Request 1:
Answer these questions about the Lempel Ziv notes.
(a) What is S_0 in the decomposition of W?
(b) According to the warning, what can happen to small strings?
(c) In the definition of a Markov chain, what does the second condition say about transitions?

Document:
Thus, we come to the topic of universal encoding, where we have an input of $W \in \Sigma^n$, and our task is to compress to $\{0, 1\}^*$. We'll example the Lempel Ziv algorithm, which has empirically performed well, and later we'll consider other algorithms for certain classes of probabilistic sources of $W$.
\subsection{Lempel Ziv algorithm}
The algorithm takes the following approach: first decompose the string $W$ into small pieces, written as a composition $W = S_0 \circ S_1 \circ S_2 \circ \dots \circ S_m$, where $S_0 = \lambda$ is empty. Then, for all $i$, we write $S_i = S_{j_i} \circ b_i$, where $j_i < i$ and $b_i \in \Sigma$, and we try to take the longest $S_{j_i}$ possible such that $S_i \neq S_j$ for $j < i$. The general intuition is we express later strings as earlier ones plus some character $b_i$ such that they remain unique. The encoding would thus be $E(W) = (j_1, b_1), (j_2, b_2), \dots, (j_m, b_m)$, and if we have a lot of these $j_i$ then that's not good, but if we only have a few then that's great!
\\\\
\textbf{Example 2.} Visually, a possible decomposition looks like:
$$W = 010111001101111101$$
$$= [0] \hspace{2mm} [1] \hspace{2mm} [01] \hspace{2mm} [11] \hspace{2mm} [00] \hspace{2mm} [110] \hspace{2mm} [111] \hspace{2mm} [1101]$$
$$\Rightarrow (\lambda, 0), (\lambda, 1), (A, 1), (B, 1), (A, 0), (D, 0), (D, 1), (F, 1)$$
Here, we would ultimately encode $\lambda, A, B, \dots$ in $\sim \log n$ bits.
\\\\
\textbf{Warning:} Small strings can possibly get longer after being compressed. It takes much longer strings for Lempel Ziv to ``get going" and result in actual reductions in length.
\begin{exercise}
Find a prefix-free encoding of $\mathbb{Z}^+$ that encodes $n$ in $\log n + O(\log \log n)$ bits.
\end{exercise}
We now analyze the performance of Lempel Ziv; if we consider $W = W_1, \dots, W_n$ with $W_i \sim P_X$ i.i.d. then as $n \rightarrow \infty$, with high probability the length of compression approaches $(H(X) + o(1)) \cdot n$.
\begin{exercise}
Apply Lempel Ziv to the following sequence:
$$W = 010011000111000011110000011111$$
In addition, what would you conjecture are the worst and best case strings for the effectiveness of Lempel Ziv compression?
\end{exercise}
\subsection{Markovian sources}
We will now observe that Lempel Ziv also successfully compresses Markovian sources, which aren't i.i.d. like what we've considered so far.
\begin{defn}[Markov chain]
a (time invariant) \emph{Markov chain} is a sequence $Z_1, Z_2, \dots, Z_n, \dots$ such that:
\begin{enumerate}
\item $Z_n | Z_1 \dots Z_{n-1} \sim Z_n | Z_{n-1} \hspace{4mm} \forall n$, and
\item $Z_n | Z_{n-1} \sim Z_m | Z_{m-1}$, transitions always happen with same probability distribution.

Request 2: Gather every line of the listing that contains the word "closest".

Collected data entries
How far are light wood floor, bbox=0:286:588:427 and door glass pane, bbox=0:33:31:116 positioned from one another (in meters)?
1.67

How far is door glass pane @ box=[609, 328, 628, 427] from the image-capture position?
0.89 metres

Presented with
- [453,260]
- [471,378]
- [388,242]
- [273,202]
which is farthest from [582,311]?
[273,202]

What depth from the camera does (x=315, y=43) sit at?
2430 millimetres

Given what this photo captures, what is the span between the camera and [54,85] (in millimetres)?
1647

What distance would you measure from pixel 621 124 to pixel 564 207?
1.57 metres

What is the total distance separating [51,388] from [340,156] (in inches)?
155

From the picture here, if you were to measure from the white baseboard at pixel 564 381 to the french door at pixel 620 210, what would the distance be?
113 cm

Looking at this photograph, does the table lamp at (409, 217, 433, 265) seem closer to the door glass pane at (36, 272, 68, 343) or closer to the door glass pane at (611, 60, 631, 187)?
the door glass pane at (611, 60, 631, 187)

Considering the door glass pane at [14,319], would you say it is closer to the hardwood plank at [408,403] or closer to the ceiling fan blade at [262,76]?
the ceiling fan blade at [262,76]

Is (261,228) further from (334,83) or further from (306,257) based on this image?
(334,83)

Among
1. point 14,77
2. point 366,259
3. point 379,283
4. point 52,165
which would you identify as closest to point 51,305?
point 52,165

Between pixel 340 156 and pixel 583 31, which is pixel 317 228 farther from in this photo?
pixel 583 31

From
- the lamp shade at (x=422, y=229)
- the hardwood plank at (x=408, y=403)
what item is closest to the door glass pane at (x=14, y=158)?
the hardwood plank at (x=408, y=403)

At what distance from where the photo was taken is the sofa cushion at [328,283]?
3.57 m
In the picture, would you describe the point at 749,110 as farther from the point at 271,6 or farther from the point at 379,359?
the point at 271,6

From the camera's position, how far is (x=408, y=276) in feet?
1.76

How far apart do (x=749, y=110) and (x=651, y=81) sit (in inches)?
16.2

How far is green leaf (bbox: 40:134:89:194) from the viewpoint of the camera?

Task output 1:
(a) S_0 is the empty string, λ.
(b) Small strings can possibly get longer after being compressed.
(c) Transitions always happen with the same probability distribution.

Task output 2:
which would you identify as closest to point 51,305?
what item is closest to the door glass pane at (x=14, y=158)?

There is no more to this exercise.